«Les confidences d’un déraciné» est un roman d’inspiration autobiographique sur le thème de la discrimination paru en 2019, aux Editions Paari, en France. En 1963, Pierre Massengo, un jeune Congolais d’une vingtaine d’années, décide d’aller tenter sa chance en France. Après trois semaines de navigation sur Le Lyautey — le paquebot qui assure la liaison entre la France et la côte atlantique africaine — il débarque à Marseille puis poursuit le voyage jusqu’à Paris. Le projet tant rêvé de fouler le sol du pays qu’on appelait encore la mère patrie, est devenu enfin réalité.
Massengo décroche un emploi d’ouvrier au Gam-Berger (GB), un des grands magasins de Paris. Travailleur consciencieux, respectueux de ses chefs, il perçoit le travail comme le moyen par excellence de l’ascension sociale dans le pays d’accueil. Pour assurer ses chances de promotion au GB, il passe avec succès un diplôme de commerce. Mais peine perdue, le GB ne tiendra jamais compte de ce diplôme, nonobstant toutes ses démarches auprès de la direction du personnel pour faire prévaloir son droit à un reclassement: il était ouvrier électromécanicien et il le restera jusqu’à la fin de sa carrière.
Sa religion est désormais faite: il se sait victime de «l’horrible griffure de l’injustice et du racisme», en raison de la couleur de sa peau. Plutôt que de donner sa démission, Massengo décide de rester dans l’entreprise afin de préserver les avantages acquis. Pourtant, son idée initiale était d’y travailler seulement quelques années dans la perspective d’un retour au pays natal: «Je suis rentré au GB pour un ou deux ans, maximum. Je ne comptais pas rester longtemps en France. Mais j’y ai aussitôt creusé mon trou.»

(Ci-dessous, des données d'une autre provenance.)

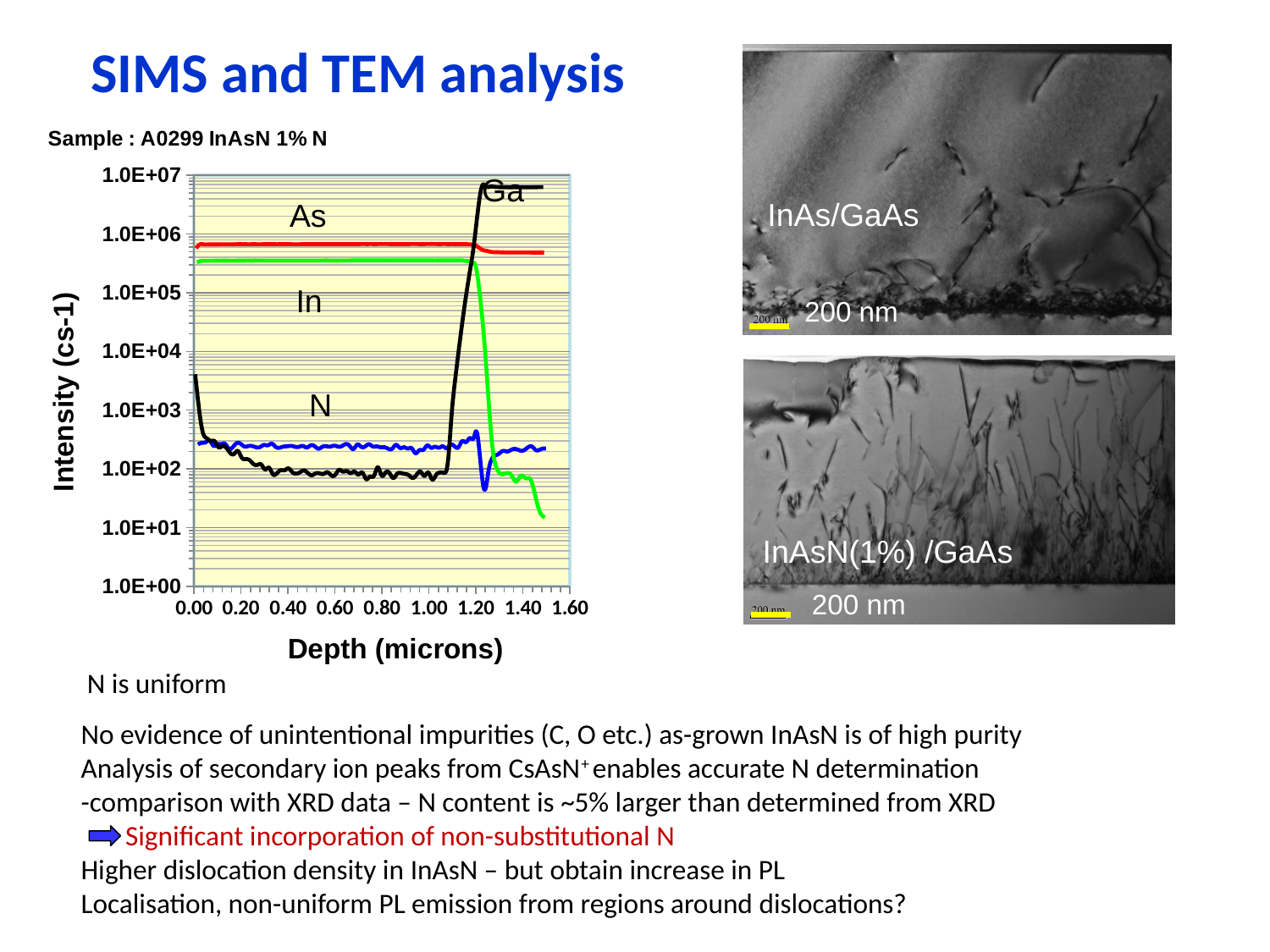
How many element traces are labelled on the SIMS depth profile chart? 4 On the SIMS depth profile chart, at a depth of 0.50 microns, which is higher: the In intensity or the N intensity? In What is the title of the y axis of the SIMS depth profile chart? Intensity (cs-1) On the SIMS depth profile chart, is the N intensity at 0.50 microns greater or less than 1.0E+03? less On the SIMS depth profile chart, at a depth of 1.40 microns, which is higher: the Ga intensity or the As intensity? Ga On the SIMS depth profile chart, which element has the highest intensity at a depth of 0.50 microns? As On the SIMS depth profile chart, is the Ga intensity at 1.40 microns greater or less than 1.0E+06? greater On the SIMS depth profile chart, which element has the lowest intensity at a depth of 0.50 microns? Ga What kind of chart is the SIMS depth profile on the left of the slide? line chart On the SIMS depth profile chart, does the Ga intensity rise or fall as depth increases from 1.00 to 1.20 microns? rise On the SIMS depth profile chart, is the As intensity at 0.50 microns greater or less than 1.0E+05? greater What is the title of the x axis of the SIMS depth profile chart? Depth (microns)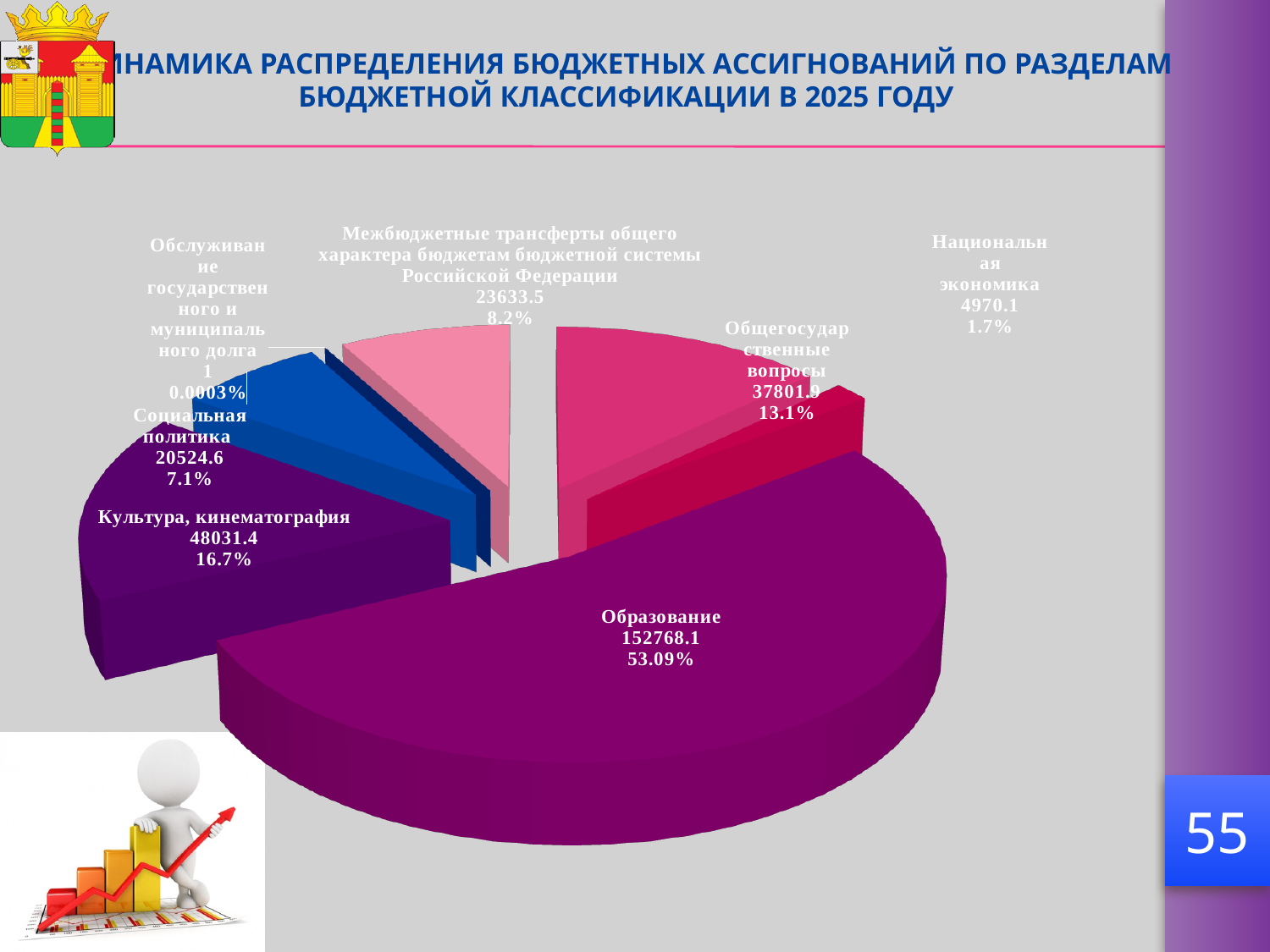
How many sections are shown in the pie chart? 7 What share of the pie does Национальная экономика account for? 1.7% Which section has the largest slice of the pie? Образование What kind of chart is shown on the slide? Pie chart What is the value shown for Образование? 152768.1 What is the value shown for Социальная политика? 20524.6 What is the difference between the values for Культура, кинематография and Социальная политика? 27506.8 Which section has the smallest slice of the pie? Обслуживание государственного и муниципального долга What share of the pie does Образование account for? 53.09% What share of the pie does Культура, кинематография account for? 16.7% Which is larger: Социальная политика or Межбюджетные трансферты общего характера бюджетам бюджетной системы Российской Федерации? Межбюджетные трансферты общего характера бюджетам бюджетной системы Российской Федерации What is the value shown for Культура, кинематография? 48031.4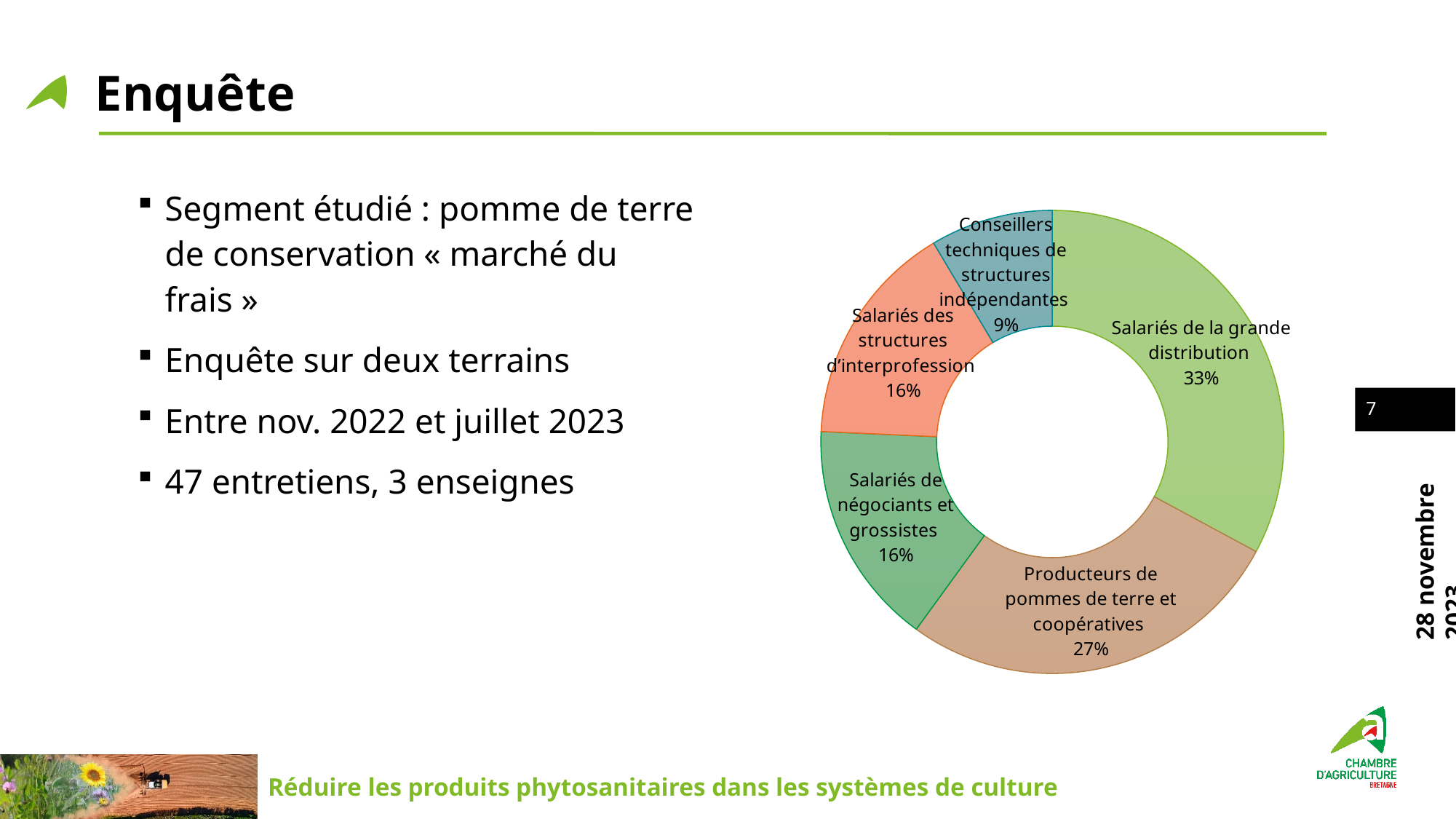
What share of the chart is 'Salariés de négociants et grossistes'? 16% What kind of chart is shown on the slide? Doughnut (pie) chart Which is larger: the share for 'Producteurs de pommes de terre et coopératives' or the share for 'Salariés des structures d'interprofession'? Producteurs de pommes de terre et coopératives Which category has the largest share of the chart? Salariés de la grande distribution What share of the chart is 'Salariés de la grande distribution'? 33% What share of the chart is 'Conseillers techniques de structures indépendantes'? 9% What is the combined share of 'Salariés des structures d'interprofession' and 'Salariés de négociants et grossistes'? 32% What share of the chart is 'Producteurs de pommes de terre et coopératives'? 27% How many categories does the chart show? 5 What colour is the slice for 'Salariés de la grande distribution'? Green Which category has the smallest share of the chart? Conseillers techniques de structures indépendantes What is the difference in percentage points between 'Salariés de la grande distribution' and 'Producteurs de pommes de terre et coopératives'? 6 percentage points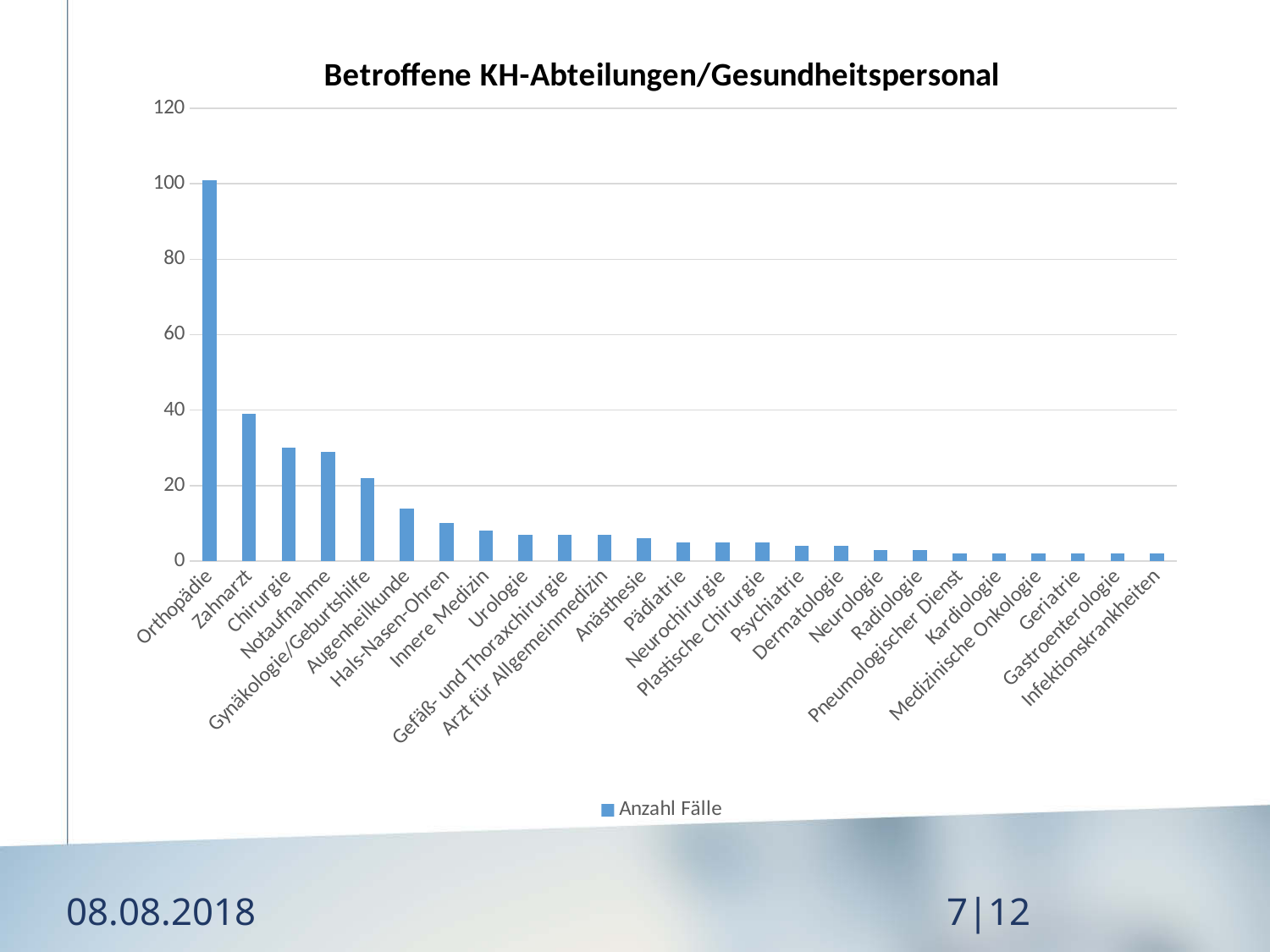
How many series does the legend list? 1 How many categories are shown on the x axis? 25 Which category has the highest value? Orthopädie What is the name of the series shown in the legend? Anzahl Fälle Which is larger, the value for Zahnarzt or the value for Chirurgie? Zahnarzt What kind of chart is shown on the slide? bar chart Do the values rise or fall from left to right along the x axis? fall What is the title of the chart? Betroffene KH-Abteilungen/Gesundheitspersonal Is the value for Gynäkologie/Geburtshilfe greater or less than 40? less Is the value for Orthopädie greater or less than 80? greater Is the value for Zahnarzt greater or less than 20? greater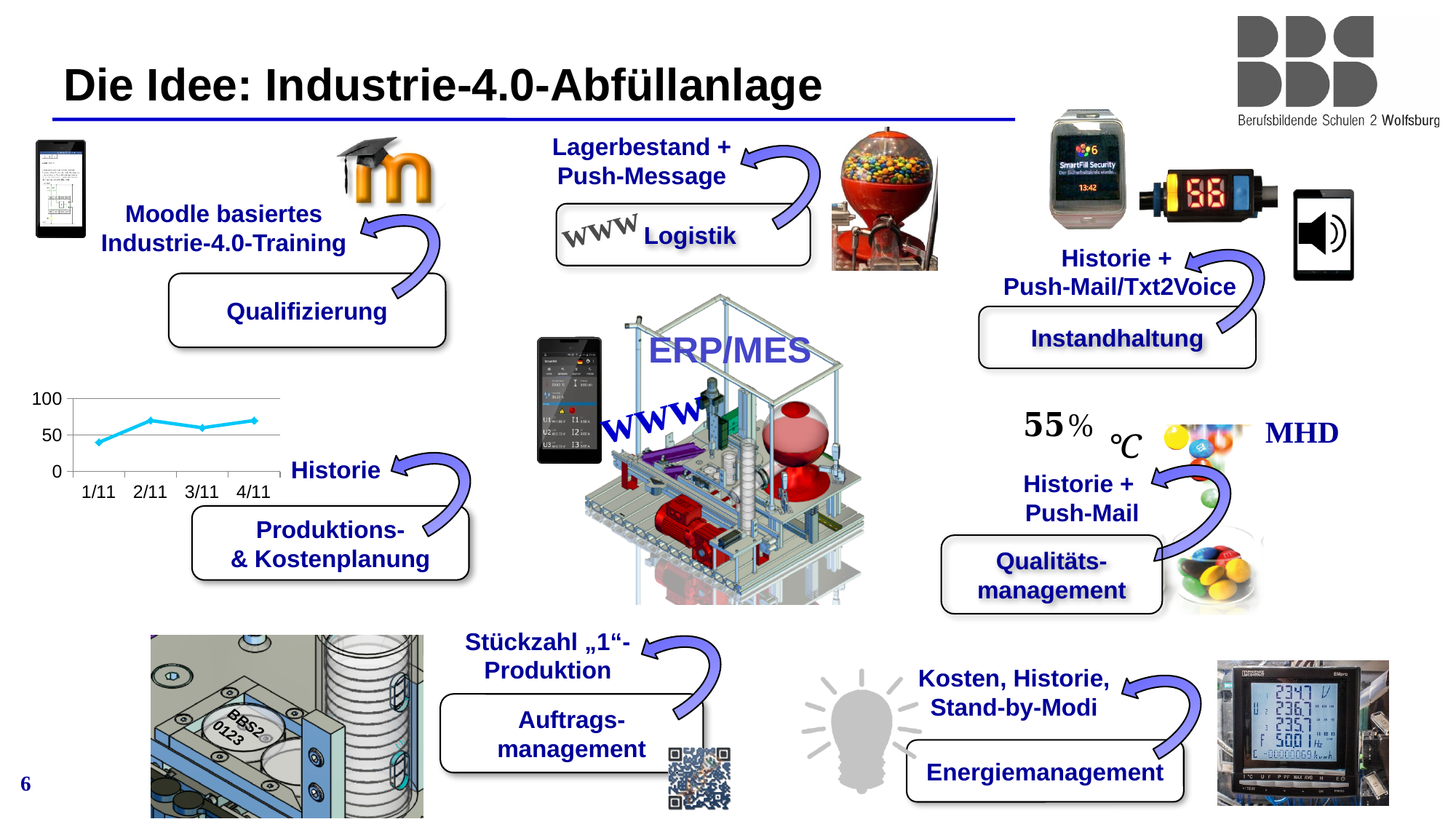
Does the line rise or fall from 1/11 to 2/11? rise Which category on the line chart has the lowest value? 1/11 Which is larger on the line chart, the value for 1/11 or the value for 4/11? 4/11 Does the line rise or fall from 2/11 to 3/11? fall What is the highest tick value shown on the y axis of the line chart? 100 What kind of chart is shown on the slide? line chart Which is larger on the line chart, the value for 1/11 or the value for 2/11? 2/11 Is the value for 2/11 greater or less than 50? greater Is the value for 4/11 greater or less than 100? less Is the value for 3/11 greater or less than 50? greater How many data points are plotted on the line chart? 4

Dominique M’Fouilou touche ici un problème récurrent de l’émigration africaine des années soixante-soixante-dix. Nombreux, en effet, furent les ressortissants d’Afrique Noire qui arrivèrent en France, dans le but d’y travailler pour se constituer une épargne qui leur permettrait de se réinstaller, une fois de retour au pays. Mais on le sait, la plupart d’entre eux ne revinrent pas en Afrique dans les délais voulus, ainsi qu’ils en avaient formulé le désir. Comme le dit si justement Dominique M’Fouilou, ils creusèrent leur trou dans le pays d’accueil, et ce choix eut un prix : ils durent vivre dans leur chair le déchirement de l’éloignement de la terre natale et le déracinement. Des maux que ni la fréquentation de compatriotes les jours de week-ends ni les cérémonies de mariage et de baptême au sein de la communauté d’origine, ne peuvent combler: «J’étais arrivé Congolais, dit Massengo, je ne l’étais plus. J’étais devenu un immigré, un déraciné. Ce que je vivais, je l’avais accepté.» Au bout de quarante-trois ans d’activité dédiés au GB, Massengo est sur le point de prendre sa retraite. Son zèle au travail lui a valu d’être décoré de trois médailles d’honneur. Il attend maintenant avant de quitter l’entreprise, la dernière distinction de sa carrière d’employé modèle: la médaille grand-or. Cette distinction l’obsède, il la désire jusqu’à en devenir malade, il ne vit plus que pour elle et par elle. La médaille grand-or se donne à lui comme sa raison d’être et il ne conçoit pas de quitter le GB sans la tenir dans ses mains: «La quatrième et la dernière distinction (…), je la vis maintenant et la respire. Elle devient comme une maladie chronique. Quelquefois, je l’oublie. Et puis, tout à coup, elle revient, se fait présente, pressante, s’impose avec force (…) Je pense à ma médaille de toutes mes forces.
J’ai besoin de la toucher, de la sentir, de la porter. Sans elle, je me crois perdu sans avenir et sans vie.»
On l’aura compris, cette médaille symbolise à ses yeux toute sa vie de labeur, avec ses hauts et ses bas: «La médaille n’est là que pour récompenser ce que j’ai accompli pendant plusieurs années avec tant de souffrance et de sueur.»
Voici venu enfin le jour de la cérémonie de remise de la médaille grand-or. Dans le train de banlieue qui le conduit vers le GB, Massengo se dit in petto: «Certes, tout à l’heure je serai décoré de la médaille grand-or. Mais j’ai travaillé (…) pour l’avoir. Je ne suis jamais venu prendre votre pain! — le propos s’adresse aux Français, c’est nous qui précisons. Nous sommes tous, vous et moi, enfermés dans le même système socio-économique où je suis un maillon de la chaîne comme vous, avec les mêmes prérogatives dans le travail. Nous travaillons pour le même capital, dans la mondialisation (…) du marché international du travail.» Qui aurait l’outrecuidance de le contredire?